Ok, current rework shows this as fastest (psuedocode):
foreach (var term in allTerms)
{
string pattern = term.ToWord(); // Use /b word boundary regex
Regex regex = new Regex(pattern, RegexOptions.IgnoreCase);
if (regex.IsMatch(bigTextToSearchForTerms))
{
result.Add(term);
}
}
What was surprising (to me at least!) is that running the regex 1000 times was faster that a single regex with 1000 alternatives, i.e. "/b term1 /b | /b term2 /b | /b termN /b" and then trying to use regex.Matches.Count
How does this perform in comparison? It uses LINQ, so it may be a little slower, not sure...

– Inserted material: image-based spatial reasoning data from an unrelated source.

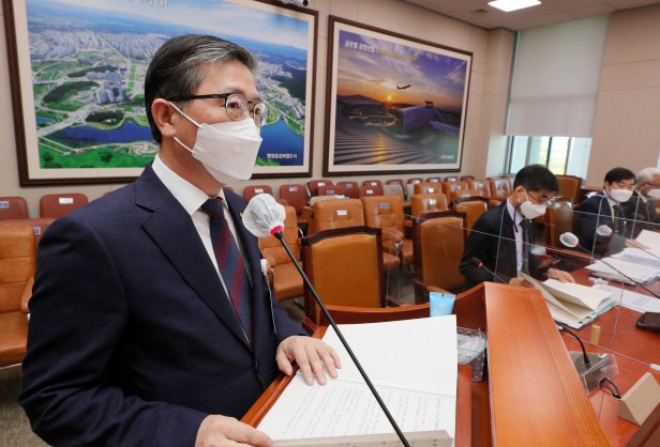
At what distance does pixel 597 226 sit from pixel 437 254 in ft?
5.17

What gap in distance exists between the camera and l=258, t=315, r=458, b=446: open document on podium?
1.93ft

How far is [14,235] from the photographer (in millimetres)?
2332

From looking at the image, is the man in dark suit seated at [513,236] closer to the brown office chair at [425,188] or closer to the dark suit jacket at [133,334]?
the dark suit jacket at [133,334]

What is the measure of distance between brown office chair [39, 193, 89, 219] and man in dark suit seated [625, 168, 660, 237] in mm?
5320

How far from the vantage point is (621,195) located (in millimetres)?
3648

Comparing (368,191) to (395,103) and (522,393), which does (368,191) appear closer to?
(395,103)

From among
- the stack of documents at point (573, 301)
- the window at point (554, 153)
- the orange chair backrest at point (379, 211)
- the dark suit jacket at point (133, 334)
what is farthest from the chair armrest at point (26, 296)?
the window at point (554, 153)

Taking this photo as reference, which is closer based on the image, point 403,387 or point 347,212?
point 403,387

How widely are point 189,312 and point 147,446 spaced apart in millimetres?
230

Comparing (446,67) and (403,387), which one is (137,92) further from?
(446,67)

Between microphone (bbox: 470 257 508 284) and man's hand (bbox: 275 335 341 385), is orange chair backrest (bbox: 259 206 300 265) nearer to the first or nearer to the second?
microphone (bbox: 470 257 508 284)

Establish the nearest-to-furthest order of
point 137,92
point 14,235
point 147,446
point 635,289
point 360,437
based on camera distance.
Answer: point 360,437 → point 147,446 → point 635,289 → point 14,235 → point 137,92

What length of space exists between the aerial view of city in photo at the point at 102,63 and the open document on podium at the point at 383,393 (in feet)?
13.1

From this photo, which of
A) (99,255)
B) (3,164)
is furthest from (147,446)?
(3,164)
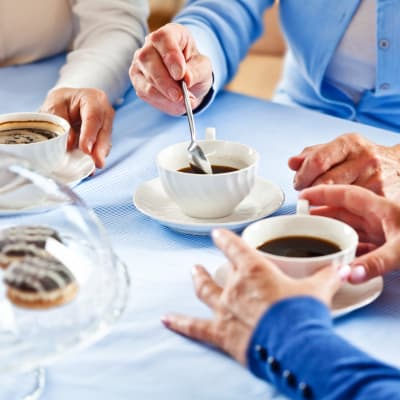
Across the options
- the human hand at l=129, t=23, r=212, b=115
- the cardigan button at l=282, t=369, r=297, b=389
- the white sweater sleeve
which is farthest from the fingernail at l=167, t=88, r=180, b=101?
the cardigan button at l=282, t=369, r=297, b=389

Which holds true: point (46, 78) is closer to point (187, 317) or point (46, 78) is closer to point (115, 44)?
point (115, 44)

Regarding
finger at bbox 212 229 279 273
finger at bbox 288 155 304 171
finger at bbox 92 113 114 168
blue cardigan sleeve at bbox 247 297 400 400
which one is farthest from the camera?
finger at bbox 92 113 114 168

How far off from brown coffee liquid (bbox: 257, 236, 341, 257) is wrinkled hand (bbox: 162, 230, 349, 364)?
0.23 feet

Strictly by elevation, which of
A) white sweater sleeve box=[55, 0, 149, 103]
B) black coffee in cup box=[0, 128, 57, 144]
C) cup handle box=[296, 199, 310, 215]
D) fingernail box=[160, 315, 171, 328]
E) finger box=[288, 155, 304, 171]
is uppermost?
cup handle box=[296, 199, 310, 215]

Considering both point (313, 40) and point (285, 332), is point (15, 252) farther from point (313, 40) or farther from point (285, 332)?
point (313, 40)

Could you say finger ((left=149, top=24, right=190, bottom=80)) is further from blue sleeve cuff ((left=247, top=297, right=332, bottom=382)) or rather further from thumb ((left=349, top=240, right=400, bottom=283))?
blue sleeve cuff ((left=247, top=297, right=332, bottom=382))

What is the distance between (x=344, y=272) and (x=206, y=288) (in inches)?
5.8

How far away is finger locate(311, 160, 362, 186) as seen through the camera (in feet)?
3.46

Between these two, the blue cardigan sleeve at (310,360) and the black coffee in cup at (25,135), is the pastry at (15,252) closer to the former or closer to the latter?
the blue cardigan sleeve at (310,360)

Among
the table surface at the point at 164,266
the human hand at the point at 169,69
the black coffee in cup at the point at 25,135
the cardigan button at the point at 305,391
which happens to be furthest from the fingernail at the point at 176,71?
the cardigan button at the point at 305,391

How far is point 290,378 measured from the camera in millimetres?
677

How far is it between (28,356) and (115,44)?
104cm

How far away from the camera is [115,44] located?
1.58m

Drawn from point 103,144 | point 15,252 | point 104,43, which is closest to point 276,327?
point 15,252
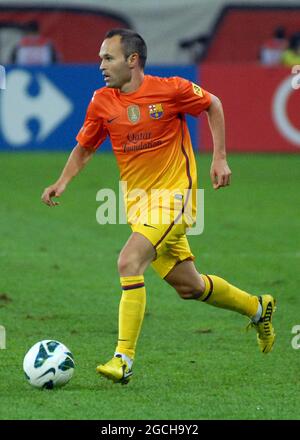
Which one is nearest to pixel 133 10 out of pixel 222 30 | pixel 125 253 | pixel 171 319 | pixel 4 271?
pixel 222 30

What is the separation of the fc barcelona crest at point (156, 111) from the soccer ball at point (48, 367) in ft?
5.02

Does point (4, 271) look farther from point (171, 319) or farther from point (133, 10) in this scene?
point (133, 10)

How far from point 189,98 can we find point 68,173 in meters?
0.87

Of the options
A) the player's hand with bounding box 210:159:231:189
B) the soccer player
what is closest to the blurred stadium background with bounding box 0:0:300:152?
the soccer player

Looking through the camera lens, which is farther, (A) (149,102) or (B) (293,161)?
(B) (293,161)

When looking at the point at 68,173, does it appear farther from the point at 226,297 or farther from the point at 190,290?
A: the point at 226,297

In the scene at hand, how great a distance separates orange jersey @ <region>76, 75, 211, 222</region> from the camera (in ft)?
23.0

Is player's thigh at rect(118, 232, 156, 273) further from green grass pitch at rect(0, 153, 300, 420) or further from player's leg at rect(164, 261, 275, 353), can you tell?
green grass pitch at rect(0, 153, 300, 420)

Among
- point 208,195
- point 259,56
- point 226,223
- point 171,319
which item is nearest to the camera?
point 171,319

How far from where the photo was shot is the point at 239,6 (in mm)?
24859

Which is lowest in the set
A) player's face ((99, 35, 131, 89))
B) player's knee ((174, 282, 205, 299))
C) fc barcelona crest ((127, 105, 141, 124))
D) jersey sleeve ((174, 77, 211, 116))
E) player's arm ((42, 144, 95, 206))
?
player's knee ((174, 282, 205, 299))

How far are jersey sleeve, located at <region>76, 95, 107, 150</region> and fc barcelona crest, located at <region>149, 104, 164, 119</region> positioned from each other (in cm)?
33

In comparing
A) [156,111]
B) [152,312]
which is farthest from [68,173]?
[152,312]

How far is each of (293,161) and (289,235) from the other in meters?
7.34
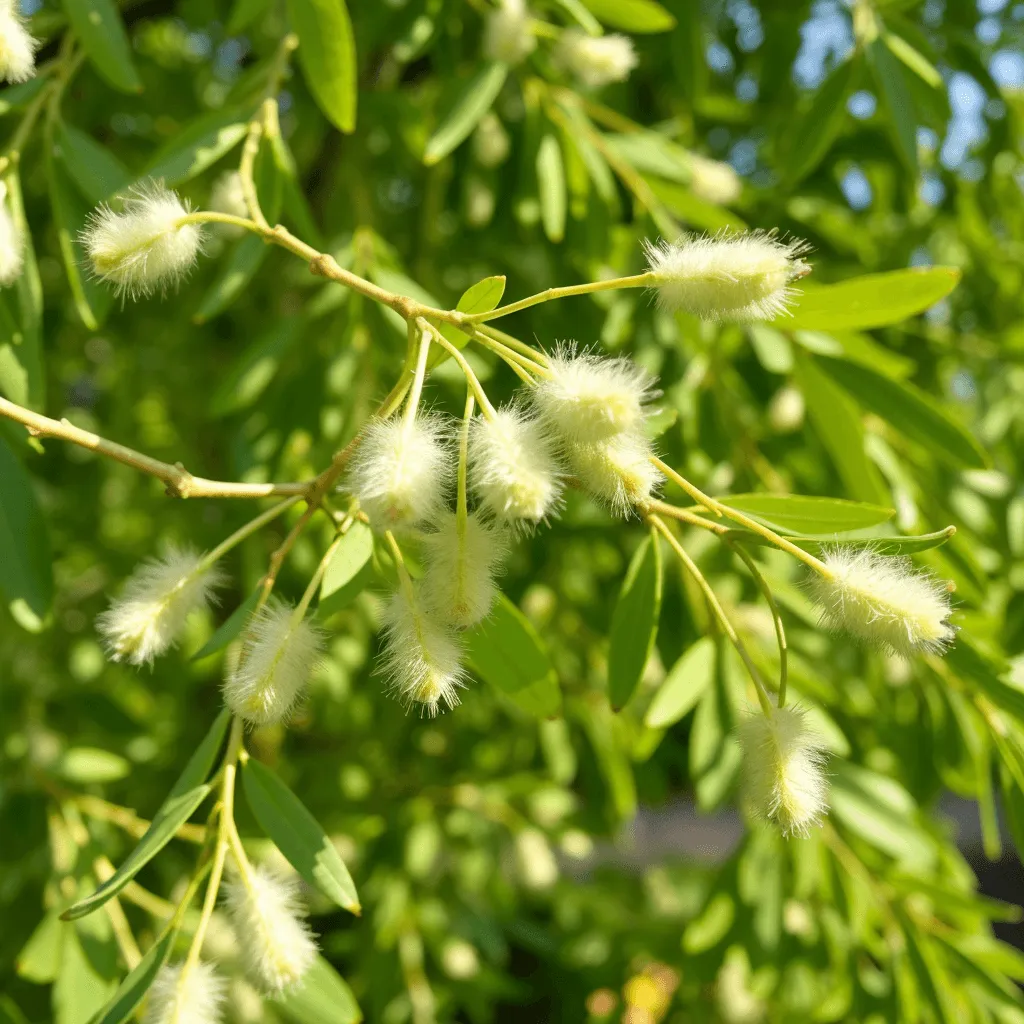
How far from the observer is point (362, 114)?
157cm

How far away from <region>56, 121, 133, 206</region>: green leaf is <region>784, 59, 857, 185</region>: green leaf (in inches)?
32.9

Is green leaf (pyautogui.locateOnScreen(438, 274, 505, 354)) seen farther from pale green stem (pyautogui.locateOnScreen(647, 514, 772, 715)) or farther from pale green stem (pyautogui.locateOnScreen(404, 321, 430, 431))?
pale green stem (pyautogui.locateOnScreen(647, 514, 772, 715))

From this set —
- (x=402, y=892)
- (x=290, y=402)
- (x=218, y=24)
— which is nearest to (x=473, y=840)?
(x=402, y=892)

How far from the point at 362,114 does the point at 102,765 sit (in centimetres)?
110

List<String> allTerms = new List<String>(new String(){"string1", "string2", "string3", "string4"});
List<String> matches = allTerms.Where(item => Regex.IsMatch(bigTextToSearchForTerms, item, RegexOptions.IgnoreCase));
This uses classic predicates to implement the FIND method, so it should be quicker than LINQ:
static bool Match(string checkItem)
{
return Regex.IsMatch(bigTextToSearchForTerms, checkItem, RegexOptions.IgnoreCase);
}
static void Main(string[] args)
{
List<String> allTerms = new List<String>(new String(){"string1", "string2", "string3", "string4"});
List<String> matches = allTerms.Find(Match);
}
Or this uses the lambda syntax to implement the classic predicate, which again should be faster than the LINQ, but is more readable than the previous syntax:
List<String> allTerms = new List<String>(new String(){"string1", "string2", "string3", "string4"});
List<String> matches = allTerms.Find(checkItem => Regex.IsMatch(bigTextToSearchForTerms, checkItem, RegexOptions.IgnoreCase));
I haven't tested any of them for performance, but they all implement your idea of iteration through the search list using the regex. It's just different methods of implementing it.